### Given entries
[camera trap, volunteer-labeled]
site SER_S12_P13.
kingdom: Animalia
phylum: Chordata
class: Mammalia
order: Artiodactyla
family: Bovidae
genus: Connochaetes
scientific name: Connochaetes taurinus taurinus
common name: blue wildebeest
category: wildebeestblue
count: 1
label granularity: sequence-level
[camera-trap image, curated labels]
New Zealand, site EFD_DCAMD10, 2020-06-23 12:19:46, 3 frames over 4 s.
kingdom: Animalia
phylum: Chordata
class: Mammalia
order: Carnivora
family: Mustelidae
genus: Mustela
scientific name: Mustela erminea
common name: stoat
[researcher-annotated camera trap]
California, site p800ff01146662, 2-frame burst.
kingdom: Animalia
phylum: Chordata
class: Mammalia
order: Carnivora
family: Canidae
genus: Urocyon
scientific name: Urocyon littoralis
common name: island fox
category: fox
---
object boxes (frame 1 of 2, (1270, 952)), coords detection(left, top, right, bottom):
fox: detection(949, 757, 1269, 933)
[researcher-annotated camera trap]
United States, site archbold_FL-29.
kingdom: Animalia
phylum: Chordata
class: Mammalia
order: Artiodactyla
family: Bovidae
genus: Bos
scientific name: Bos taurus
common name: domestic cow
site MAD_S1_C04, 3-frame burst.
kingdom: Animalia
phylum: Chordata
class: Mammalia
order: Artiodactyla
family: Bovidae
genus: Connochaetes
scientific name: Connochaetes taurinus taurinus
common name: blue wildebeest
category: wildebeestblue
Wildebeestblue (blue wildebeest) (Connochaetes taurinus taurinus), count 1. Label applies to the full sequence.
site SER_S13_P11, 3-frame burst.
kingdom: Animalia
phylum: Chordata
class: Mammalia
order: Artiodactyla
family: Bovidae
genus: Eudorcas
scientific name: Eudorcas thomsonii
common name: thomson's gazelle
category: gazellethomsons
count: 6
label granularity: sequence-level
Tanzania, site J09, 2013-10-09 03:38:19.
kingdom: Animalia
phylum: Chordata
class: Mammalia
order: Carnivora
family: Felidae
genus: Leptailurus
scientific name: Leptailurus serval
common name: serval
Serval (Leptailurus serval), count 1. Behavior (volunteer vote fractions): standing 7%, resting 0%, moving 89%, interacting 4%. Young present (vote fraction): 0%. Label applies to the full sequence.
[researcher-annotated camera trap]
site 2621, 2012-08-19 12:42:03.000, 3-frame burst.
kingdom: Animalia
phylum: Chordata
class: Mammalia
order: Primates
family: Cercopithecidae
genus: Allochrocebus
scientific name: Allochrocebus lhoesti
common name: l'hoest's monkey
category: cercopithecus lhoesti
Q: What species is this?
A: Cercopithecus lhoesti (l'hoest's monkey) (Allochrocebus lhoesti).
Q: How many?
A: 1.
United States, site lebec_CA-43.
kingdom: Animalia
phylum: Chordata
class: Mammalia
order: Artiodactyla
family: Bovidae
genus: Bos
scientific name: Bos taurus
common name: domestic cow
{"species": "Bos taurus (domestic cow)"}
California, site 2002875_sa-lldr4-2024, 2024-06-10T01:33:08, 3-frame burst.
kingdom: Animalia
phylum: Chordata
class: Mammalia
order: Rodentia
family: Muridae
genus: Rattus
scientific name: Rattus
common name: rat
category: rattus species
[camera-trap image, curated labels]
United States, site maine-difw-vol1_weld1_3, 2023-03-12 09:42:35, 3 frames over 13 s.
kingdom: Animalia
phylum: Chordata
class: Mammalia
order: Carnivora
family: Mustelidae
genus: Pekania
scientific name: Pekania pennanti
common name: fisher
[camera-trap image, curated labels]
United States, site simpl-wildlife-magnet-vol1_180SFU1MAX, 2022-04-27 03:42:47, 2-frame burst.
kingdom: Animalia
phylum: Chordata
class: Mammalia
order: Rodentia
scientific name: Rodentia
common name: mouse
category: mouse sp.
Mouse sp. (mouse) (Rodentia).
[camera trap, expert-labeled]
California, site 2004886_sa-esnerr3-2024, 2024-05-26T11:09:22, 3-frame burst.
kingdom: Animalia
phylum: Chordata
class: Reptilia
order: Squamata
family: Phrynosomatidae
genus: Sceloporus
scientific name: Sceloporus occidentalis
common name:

### Work request
In the listing above, find the line containing "common name: rat" and the line containing "scientific name: Rodentia", then retype both and every line between them exactly, with nothing else.

### Answer section
common name: rat
category: rattus species
[camera-trap image, curated labels]
United States, site maine-difw-vol1_weld1_3, 2023-03-12 09:42:35, 3 frames over 13 s.
kingdom: Animalia
phylum: Chordata
class: Mammalia
order: Carnivora
family: Mustelidae
genus: Pekania
scientific name: Pekania pennanti
common name: fisher
[camera-trap image, curated labels]
United States, site simpl-wildlife-magnet-vol1_180SFU1MAX, 2022-04-27 03:42:47, 2-frame burst.
kingdom: Animalia
phylum: Chordata
class: Mammalia
order: Rodentia
scientific name: Rodentia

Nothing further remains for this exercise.